GitHub - zama-ai/hpu_fpga: Zama's Homomorphic Processing Unit implementation on FPGA

Zama HPU FPGA

📒 Documentation | 💛 Community support | 📚 FHE resources by Zama

About

What is Zama's HPU on FPGA

Zama's Homomorphic Processing Unit (HPU) is a SystemVerilog-based hardware implementation targeting AMD Alveo V80 FPGA board.
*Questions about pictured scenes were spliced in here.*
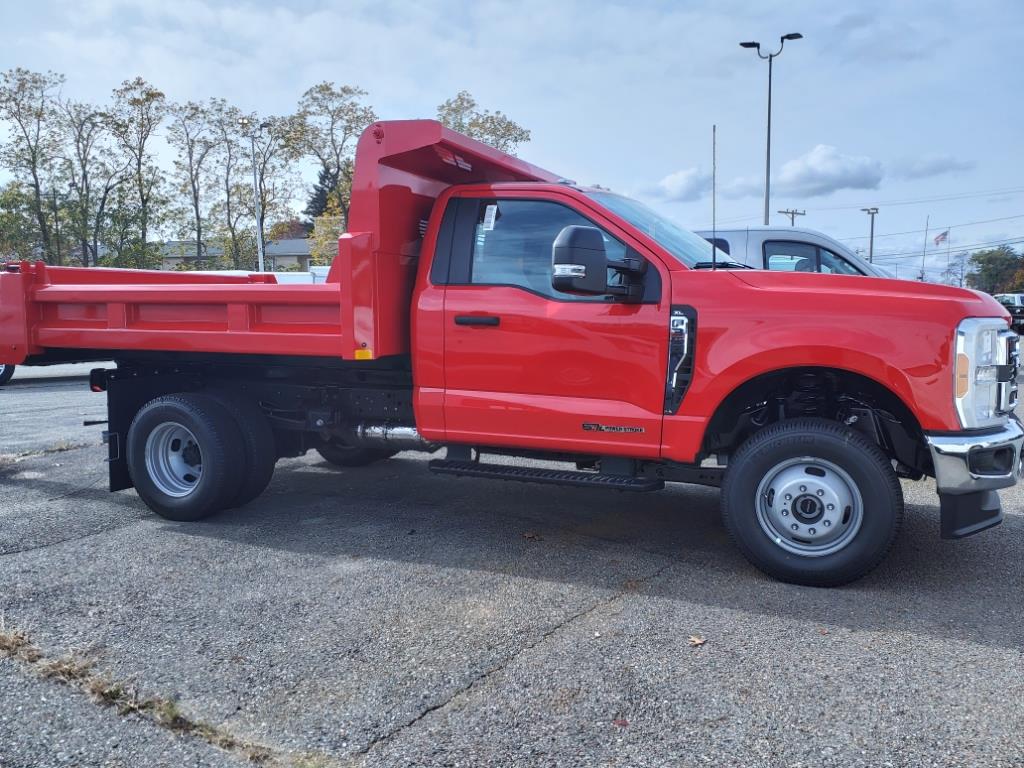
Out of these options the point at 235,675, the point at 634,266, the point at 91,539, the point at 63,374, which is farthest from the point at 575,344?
the point at 63,374

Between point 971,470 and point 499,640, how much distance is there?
95.3 inches

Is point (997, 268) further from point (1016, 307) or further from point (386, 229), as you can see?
point (386, 229)

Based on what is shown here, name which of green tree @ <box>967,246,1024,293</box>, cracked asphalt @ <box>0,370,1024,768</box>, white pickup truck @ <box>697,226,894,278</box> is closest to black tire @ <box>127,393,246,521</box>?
cracked asphalt @ <box>0,370,1024,768</box>

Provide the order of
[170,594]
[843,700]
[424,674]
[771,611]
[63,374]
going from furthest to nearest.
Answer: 1. [63,374]
2. [170,594]
3. [771,611]
4. [424,674]
5. [843,700]

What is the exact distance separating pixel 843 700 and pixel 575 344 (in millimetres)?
2296

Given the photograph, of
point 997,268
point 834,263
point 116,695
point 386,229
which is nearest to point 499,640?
point 116,695

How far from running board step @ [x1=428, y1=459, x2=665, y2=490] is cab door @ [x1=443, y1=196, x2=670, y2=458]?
16 cm

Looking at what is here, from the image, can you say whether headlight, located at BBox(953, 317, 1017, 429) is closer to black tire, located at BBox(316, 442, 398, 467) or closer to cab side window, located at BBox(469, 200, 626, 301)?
cab side window, located at BBox(469, 200, 626, 301)

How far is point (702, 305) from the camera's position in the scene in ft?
14.7

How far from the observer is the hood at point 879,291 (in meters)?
4.15

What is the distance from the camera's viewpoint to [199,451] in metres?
5.89

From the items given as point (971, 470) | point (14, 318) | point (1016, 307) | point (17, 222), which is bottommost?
point (971, 470)

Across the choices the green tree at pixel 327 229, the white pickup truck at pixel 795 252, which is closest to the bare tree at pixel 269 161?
the green tree at pixel 327 229

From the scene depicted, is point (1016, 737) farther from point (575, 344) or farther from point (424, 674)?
point (575, 344)
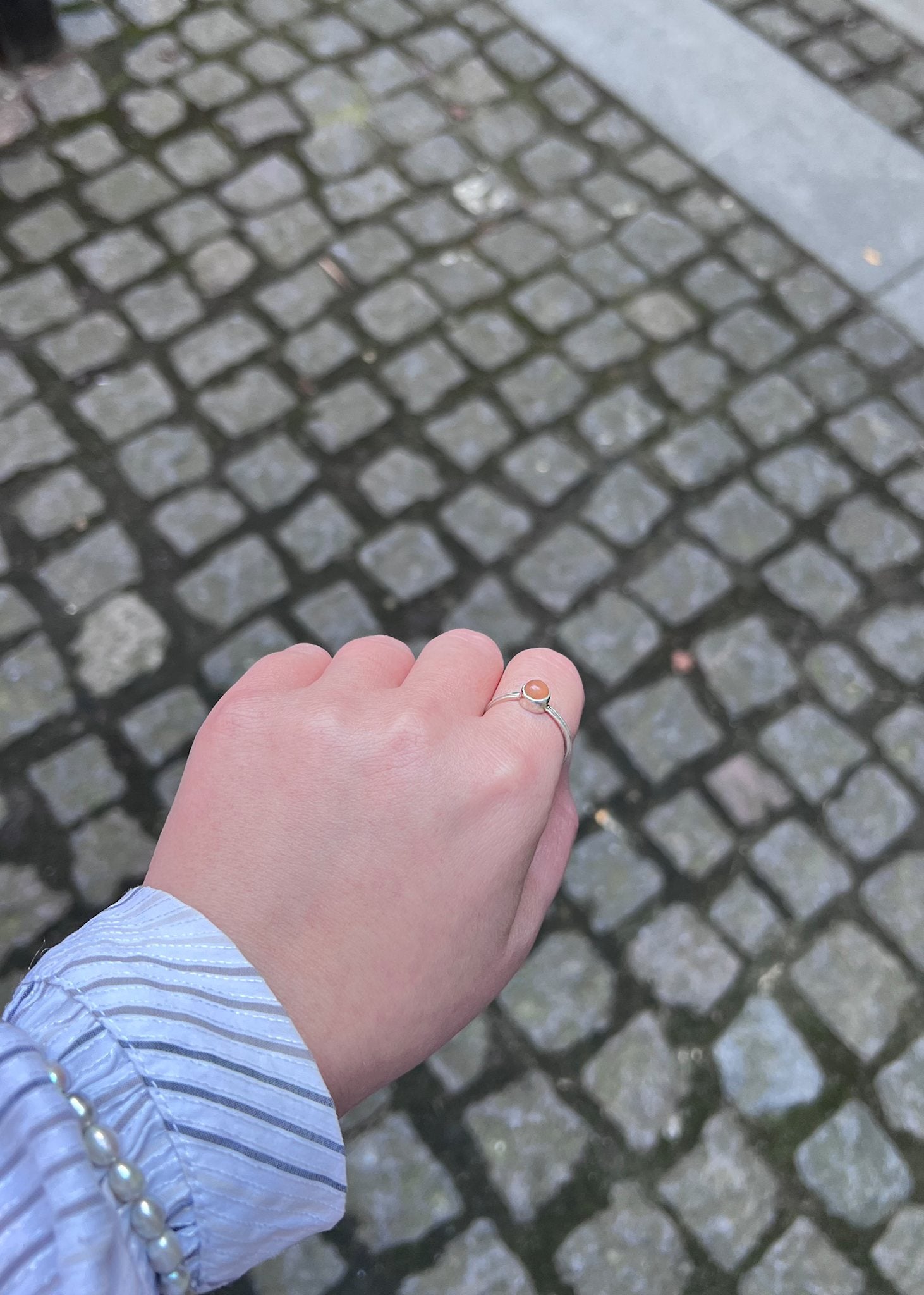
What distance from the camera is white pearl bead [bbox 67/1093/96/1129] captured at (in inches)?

It is the first open-source processor capable of executing homomorphic operations directly on encrypted data, designed specifically to accelerate TFHE-rs workloads.

This repository provides everything needed to deploy and experiment with the HPU, including:

SystemVerilog RTL source code
Block design for AMD Versal FPGAs, partially derived from AVED – see block design code.
Bitstream generation flow for the Alveo V80
Simulation flow and testbenches
Firmware for the Real-Time Processing Unit (RPU), derived from Xilinx's AVED – see firmware docs.

Note

HPU also needs the following softwares:

The QDMA driver
The AMI driver
The high-level API
The HPU register interface generator hw_regmap, loaded in HPU FPGA project as a git submodule

Directory structure

The directories of this repository are organized in the following way:

Root

docs/
- Markdown documentations.
fw/
- Firmware code for the RPU or microblaze.
- Flow necessary for the ublaze generation.
hw/
- RTL code and the simulation flow.
sw/
- Python models for some algorithms.
- SW binaries for testbench stimuli and reference generation.
- Register map generator: hw_regmap.
versal/
- Flow for block design and bitstream generation.

`hw/`

common_lib/
- Shared RTL library, organized in <RTL module> hierarchy.
memory_file/
- ROM content files.
module/
- HPU RTL, organized in <RTL module> hierarchy.
syn/
- Scripts for synthesis.
scripts/
- Miscellaneous scripts.
simu_lib/
- Shared RTL library for simulation.
output/
- Generated directory.
- Simulation and out-of-context (ooc) synthesis results.

<RTL module>

Note

If any directory is not needed, it won't be present.

<module_name>
- info/
  - Mainly contains file_list.json, which lists the RTL files of this directory, the RTL dependencies and synthesis constraints of this module.
- rtl/
  - RTL files. The file name corresponds to the module name.
- constraints/
  - Synthesis files for local ooc synthesis (with _local suffix), and hierarchical synthesis if needed (with _hier suffix).
- simu/
  - Simulation files. Is organized as a regular <RTL module> structure. See below.
- module/
  - If the module's submodules need to be placed in a <RTL module> structure, it is done under the module directory.
- scripts/
  - Scripts necessary to generate the module.

Getting started

Installation

To use the HPU FPGA project, ensure the following tools and dependencies are installed:

bash : All the commands are run in a bash terminal. If not it would be specified.
tfhe-rs >= 1.2.0.
Host linux driver: AVED fork.
DMA linux driver: QDMA fork.
Vivado/Vitis = 2024.2.
just >= 1.37.0.
(simulation only) Sage = 10.4.
(firmware compilation) CMake >= 3.3.0.
Python = 3.12 with:
- edalize from the [ZAMA fork] used as a submodule (https://github.com/zama-ai/edalize).
- jinja2
- (simulation only) constrainedrandom

Caution

Linux with kernel version 5.15.0-* is required to compile the host software. (See Ami driver).

Python dependencies

Tip

With newer Linux versions, it is recommended to use a virtual environment.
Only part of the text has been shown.